Tikkende kunst

Het oudste horlogemerk, het Zwitserse Blancpain, dringt langzaam maar zeker door op de Belgische markt. Met het grootste respect voor het zuiver artisanale handwerk, staat dit merk bovenaan de gamma in de catalogus van de Swatch-groep.

Wanneer hij zijn merk voorstelt, neemt Jean-Claude Biver (over de hele wereld bekend als ‘meneer Blancpain’) geen blad voor de mond: “Niet alleen is het merk Blancpain weinig gekend, maar het merendeel van de potentiële klanten vindt onze horloges ook vaak te duur.” En dat kan moeilijk anders, wanneer men slechts 15 tot 20 uurwerken per dag produceert. Bovendien blijven deze kostbare kunstwerken veelal verborgen achter de manchet van het hemd of, erger nog, in het duister van een juwelenkistje.

Jean-Claude Biver kocht het merk in 1982 van de groep SMH voor minder dan een half miljoen frank, en heeft het enkele jaren geleden weer verkocht aan de Swatch groep “voor heel wat meer”. Hij is ervan overtuigd dat men de zwakke punten van het merk moet kunnen omzetten in troeven, in kiemen van succes. “Het grootste deel van de luxe-uurwerken wordt gekocht door een gesofistikeerd publiek dat er vooral op uit is om iets te hebben dat anderen niet hebben. Een publiek dus dat zijn status wil bewijzen.”

De doelgroep van Blancpain is bijgevolg niet erg breed: het merk mikt op een elite die zoekt naar authenticiteit en zeldzaamheid. Vanuit deze strategische visie heeft Bernard Louf, general manager van de groep in België, onlangs een zeer exclusief verkoopnet uitgebouwd dat beperkt blijft tot vijf grote horlogezaken (Slaets en Tensen in Antwerpen, Tollet in Brussel, Vanhoutteghem in Gent, Leysen in Knokke en Brussel).
··········
[Te doen]
(a) Noem het jaar waarin Jean-Claude Biver volgens het artikel over Blancpain het merk kocht.
(b) Kopieer uit het artikel over Blancpain de tekst letterlijk van "Tikkende kunst" tot "van een juwelenkistje.".
De gegevens heb je hiervoor niet nodig.
··········
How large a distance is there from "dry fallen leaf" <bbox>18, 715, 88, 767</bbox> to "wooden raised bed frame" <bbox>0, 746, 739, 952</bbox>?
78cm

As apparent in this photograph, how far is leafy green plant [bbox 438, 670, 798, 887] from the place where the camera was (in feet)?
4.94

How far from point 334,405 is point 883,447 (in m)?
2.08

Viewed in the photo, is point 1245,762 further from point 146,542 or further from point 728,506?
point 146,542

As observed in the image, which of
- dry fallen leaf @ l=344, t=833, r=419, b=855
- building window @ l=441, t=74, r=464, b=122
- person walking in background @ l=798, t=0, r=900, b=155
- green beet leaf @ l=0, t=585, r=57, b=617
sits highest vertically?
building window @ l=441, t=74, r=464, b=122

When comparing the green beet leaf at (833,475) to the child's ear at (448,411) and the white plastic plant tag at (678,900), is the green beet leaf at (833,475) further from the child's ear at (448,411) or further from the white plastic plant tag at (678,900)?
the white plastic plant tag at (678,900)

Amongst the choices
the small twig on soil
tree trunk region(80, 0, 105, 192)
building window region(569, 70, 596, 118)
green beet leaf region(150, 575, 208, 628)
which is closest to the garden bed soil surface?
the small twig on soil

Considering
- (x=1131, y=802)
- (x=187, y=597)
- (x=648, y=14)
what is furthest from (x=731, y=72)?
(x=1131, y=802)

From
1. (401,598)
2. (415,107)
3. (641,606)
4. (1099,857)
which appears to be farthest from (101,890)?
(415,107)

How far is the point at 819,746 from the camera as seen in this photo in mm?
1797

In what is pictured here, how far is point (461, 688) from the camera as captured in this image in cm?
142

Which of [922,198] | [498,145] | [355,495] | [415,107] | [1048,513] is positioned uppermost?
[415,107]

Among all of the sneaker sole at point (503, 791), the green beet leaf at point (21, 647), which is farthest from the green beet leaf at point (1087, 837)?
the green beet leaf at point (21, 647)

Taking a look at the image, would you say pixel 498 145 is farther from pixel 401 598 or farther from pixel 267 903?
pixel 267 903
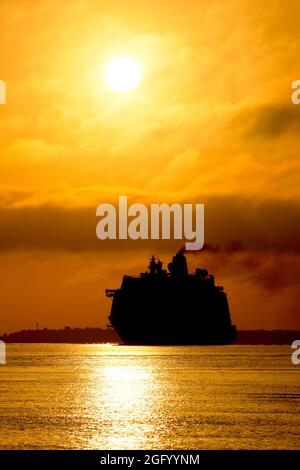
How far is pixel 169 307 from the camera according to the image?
191375 millimetres

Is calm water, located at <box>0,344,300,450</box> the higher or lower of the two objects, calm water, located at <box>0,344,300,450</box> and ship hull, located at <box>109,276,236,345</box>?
Answer: the lower

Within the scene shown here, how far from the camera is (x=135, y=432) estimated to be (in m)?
46.9

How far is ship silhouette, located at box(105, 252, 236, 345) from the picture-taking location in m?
190

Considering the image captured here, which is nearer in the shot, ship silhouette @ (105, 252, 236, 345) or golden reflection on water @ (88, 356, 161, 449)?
golden reflection on water @ (88, 356, 161, 449)

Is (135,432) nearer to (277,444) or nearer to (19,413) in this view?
(277,444)

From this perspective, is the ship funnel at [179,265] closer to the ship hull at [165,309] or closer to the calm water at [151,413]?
the ship hull at [165,309]

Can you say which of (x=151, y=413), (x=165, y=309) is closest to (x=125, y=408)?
(x=151, y=413)

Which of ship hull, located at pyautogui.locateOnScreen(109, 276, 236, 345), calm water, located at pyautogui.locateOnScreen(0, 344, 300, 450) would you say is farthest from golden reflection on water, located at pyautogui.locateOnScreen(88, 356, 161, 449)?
ship hull, located at pyautogui.locateOnScreen(109, 276, 236, 345)

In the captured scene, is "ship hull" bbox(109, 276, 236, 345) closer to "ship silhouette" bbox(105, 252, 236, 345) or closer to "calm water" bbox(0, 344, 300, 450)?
"ship silhouette" bbox(105, 252, 236, 345)

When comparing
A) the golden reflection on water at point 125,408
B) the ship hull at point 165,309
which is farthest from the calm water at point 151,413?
the ship hull at point 165,309

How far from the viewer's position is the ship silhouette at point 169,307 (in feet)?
622

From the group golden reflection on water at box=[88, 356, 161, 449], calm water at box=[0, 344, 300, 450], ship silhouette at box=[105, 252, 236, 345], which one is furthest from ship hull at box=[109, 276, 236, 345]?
calm water at box=[0, 344, 300, 450]
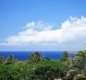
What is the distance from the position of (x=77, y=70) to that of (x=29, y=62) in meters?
16.9

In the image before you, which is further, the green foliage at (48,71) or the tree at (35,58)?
the tree at (35,58)

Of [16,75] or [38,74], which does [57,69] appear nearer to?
[38,74]

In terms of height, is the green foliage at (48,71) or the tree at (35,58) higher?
the tree at (35,58)

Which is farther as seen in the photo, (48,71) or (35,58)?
(35,58)

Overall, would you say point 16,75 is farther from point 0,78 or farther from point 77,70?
point 77,70

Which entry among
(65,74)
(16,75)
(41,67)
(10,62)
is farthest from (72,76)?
(10,62)

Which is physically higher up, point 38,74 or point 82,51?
point 82,51

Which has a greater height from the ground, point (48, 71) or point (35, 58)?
point (35, 58)

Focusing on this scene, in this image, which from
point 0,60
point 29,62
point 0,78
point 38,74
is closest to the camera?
point 0,78

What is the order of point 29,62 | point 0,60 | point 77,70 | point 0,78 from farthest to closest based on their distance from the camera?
point 0,60, point 29,62, point 77,70, point 0,78

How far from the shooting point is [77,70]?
127 feet

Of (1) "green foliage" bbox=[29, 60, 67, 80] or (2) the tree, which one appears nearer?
(1) "green foliage" bbox=[29, 60, 67, 80]

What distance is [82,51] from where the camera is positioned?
1642 inches

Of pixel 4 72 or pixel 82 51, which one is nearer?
pixel 4 72
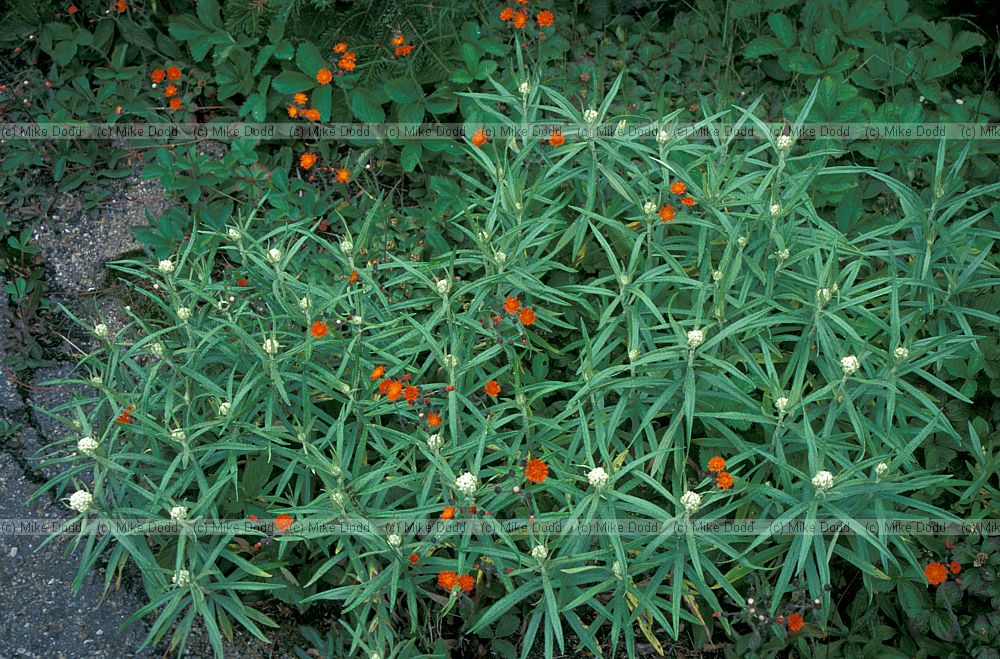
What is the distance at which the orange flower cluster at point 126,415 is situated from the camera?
7.46 ft

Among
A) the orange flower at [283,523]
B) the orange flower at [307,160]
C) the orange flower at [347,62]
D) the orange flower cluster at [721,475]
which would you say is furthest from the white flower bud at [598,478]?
the orange flower at [347,62]

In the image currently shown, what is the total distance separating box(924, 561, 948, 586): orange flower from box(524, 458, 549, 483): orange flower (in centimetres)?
97

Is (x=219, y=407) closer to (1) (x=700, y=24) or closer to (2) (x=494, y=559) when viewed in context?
(2) (x=494, y=559)

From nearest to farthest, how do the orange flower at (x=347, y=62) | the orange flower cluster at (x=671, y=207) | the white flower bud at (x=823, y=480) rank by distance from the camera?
the white flower bud at (x=823, y=480), the orange flower cluster at (x=671, y=207), the orange flower at (x=347, y=62)

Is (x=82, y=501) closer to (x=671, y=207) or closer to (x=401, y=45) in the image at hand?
(x=671, y=207)

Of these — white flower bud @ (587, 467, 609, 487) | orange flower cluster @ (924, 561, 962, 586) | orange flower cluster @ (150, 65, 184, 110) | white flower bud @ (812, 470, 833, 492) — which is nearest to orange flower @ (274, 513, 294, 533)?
white flower bud @ (587, 467, 609, 487)

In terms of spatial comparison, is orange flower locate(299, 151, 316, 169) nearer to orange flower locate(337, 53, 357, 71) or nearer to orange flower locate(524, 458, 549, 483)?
orange flower locate(337, 53, 357, 71)

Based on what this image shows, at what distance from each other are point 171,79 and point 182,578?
2.25 metres

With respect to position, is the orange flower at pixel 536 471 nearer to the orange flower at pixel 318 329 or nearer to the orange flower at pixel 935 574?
the orange flower at pixel 318 329

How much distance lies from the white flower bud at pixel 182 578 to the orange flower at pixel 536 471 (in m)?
0.82

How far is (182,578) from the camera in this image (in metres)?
2.03

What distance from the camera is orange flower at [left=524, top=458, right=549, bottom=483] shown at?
2.08 m

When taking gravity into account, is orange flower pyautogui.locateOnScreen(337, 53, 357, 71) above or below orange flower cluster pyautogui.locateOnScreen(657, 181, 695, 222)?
above

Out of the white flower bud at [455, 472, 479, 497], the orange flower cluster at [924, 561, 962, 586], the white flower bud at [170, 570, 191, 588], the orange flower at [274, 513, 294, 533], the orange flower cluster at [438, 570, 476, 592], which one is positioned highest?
the white flower bud at [455, 472, 479, 497]
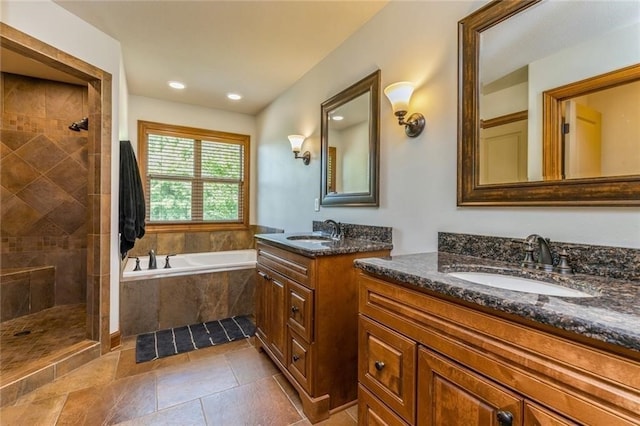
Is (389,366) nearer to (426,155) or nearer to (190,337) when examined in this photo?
(426,155)

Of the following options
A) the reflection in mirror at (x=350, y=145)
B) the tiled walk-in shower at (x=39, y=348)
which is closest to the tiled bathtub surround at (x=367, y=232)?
the reflection in mirror at (x=350, y=145)

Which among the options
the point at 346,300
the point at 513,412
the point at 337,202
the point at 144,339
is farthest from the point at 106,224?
the point at 513,412

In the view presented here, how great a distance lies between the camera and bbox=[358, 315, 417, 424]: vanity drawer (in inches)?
40.0

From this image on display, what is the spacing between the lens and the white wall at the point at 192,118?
11.9ft

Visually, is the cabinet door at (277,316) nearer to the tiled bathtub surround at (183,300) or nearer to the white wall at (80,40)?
the tiled bathtub surround at (183,300)

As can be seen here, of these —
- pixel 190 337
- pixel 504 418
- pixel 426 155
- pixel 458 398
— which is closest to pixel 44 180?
··········
[Antwoorden op volgorde]
(a) In 1982.

(b)
Tikkende kunst

Het oudste horlogemerk, het Zwitserse Blancpain, dringt langzaam maar zeker door op de Belgische markt. Met het grootste respect voor het zuiver artisanale handwerk, staat dit merk bovenaan de gamma in de catalogus van de Swatch-groep.

Wanneer hij zijn merk voorstelt, neemt Jean-Claude Biver (over de hele wereld bekend als ‘meneer Blancpain’) geen blad voor de mond: “Niet alleen is het merk Blancpain weinig gekend, maar het merendeel van de potentiële klanten vindt onze horloges ook vaak te duur.” En dat kan moeilijk anders, wanneer men slechts 15 tot 20 uurwerken per dag produceert. Bovendien blijven deze kostbare kunstwerken veelal verborgen achter de manchet van het hemd of, erger nog, in het duister van een juwelenkistje.